ARCHITECTURE & SACRED GEOMETRY
Geometry lies at the core of the architectural design process. It is omnipresent, from the initial form-finding stages to the actual construction.
Tessellations have been found since the birth of civilization and it has been said that architecture begins with geometry. Since earliest times, builders relied on imitating geometric forms—like the triangular Pyramids in Egypt—and applying mathematical principles to standardize and replicate the forms.
Geometry increasingly plays a role in modeling environments and processing sensing information. But the role of geometry in architecture and engineering is also continuously evolving. Modern geometric computing provides a variety of tools for the efficient design, analysis, and manufacturing of complex shapes.
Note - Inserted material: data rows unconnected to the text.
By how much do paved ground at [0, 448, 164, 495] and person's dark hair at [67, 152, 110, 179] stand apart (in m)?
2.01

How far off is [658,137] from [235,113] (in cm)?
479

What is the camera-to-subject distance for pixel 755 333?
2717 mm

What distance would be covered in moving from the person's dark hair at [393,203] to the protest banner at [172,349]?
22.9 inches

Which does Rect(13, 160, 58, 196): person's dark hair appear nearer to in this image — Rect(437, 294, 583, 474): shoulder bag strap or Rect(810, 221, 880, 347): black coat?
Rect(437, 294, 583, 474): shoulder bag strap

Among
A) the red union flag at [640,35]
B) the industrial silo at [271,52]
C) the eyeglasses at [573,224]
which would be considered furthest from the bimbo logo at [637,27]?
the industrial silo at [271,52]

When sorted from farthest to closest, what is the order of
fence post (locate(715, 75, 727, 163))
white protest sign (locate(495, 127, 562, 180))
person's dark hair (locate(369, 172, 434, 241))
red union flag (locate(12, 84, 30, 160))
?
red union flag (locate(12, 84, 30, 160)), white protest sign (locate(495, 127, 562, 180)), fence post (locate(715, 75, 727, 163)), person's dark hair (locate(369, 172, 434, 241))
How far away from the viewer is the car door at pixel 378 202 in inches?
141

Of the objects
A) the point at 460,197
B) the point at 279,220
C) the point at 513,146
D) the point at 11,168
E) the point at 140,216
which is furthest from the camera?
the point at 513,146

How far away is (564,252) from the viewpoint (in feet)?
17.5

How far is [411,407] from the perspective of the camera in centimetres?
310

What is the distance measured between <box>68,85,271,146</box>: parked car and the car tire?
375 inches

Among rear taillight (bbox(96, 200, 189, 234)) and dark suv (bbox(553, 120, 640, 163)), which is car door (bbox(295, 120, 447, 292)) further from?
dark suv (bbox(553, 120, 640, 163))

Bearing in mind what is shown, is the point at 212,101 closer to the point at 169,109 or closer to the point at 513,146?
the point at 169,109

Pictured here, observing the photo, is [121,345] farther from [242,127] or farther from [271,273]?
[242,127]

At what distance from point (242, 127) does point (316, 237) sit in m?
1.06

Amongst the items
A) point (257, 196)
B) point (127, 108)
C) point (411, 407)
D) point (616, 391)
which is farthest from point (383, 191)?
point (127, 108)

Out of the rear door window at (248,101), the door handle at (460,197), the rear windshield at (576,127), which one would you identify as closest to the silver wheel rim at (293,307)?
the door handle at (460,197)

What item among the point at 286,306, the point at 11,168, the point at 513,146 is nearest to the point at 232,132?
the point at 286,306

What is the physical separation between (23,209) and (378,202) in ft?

For instance, tessellation plays a significant role in architectural geometry design, which is widely used both through history of architecture and in modern architectural design with the help of computer technology. In terms of dimensions, there are two- dimensional tessellations and three-dimensional tessellations; in terms of symmetry, there are periodic tessellations and aperiodic tessellations. The development of Computer technology enables tessellation to be more powerful, as seen in surface control, surface display and structure design, and etc.
Now more than ever, Sacred Geometry is at the crossroads between art and science, with material innovation inspired by the technical and artistic aspects of geometry. Material makers are often inspired by nature and the natural patterns that come from it, looking to replicate or mimic nature.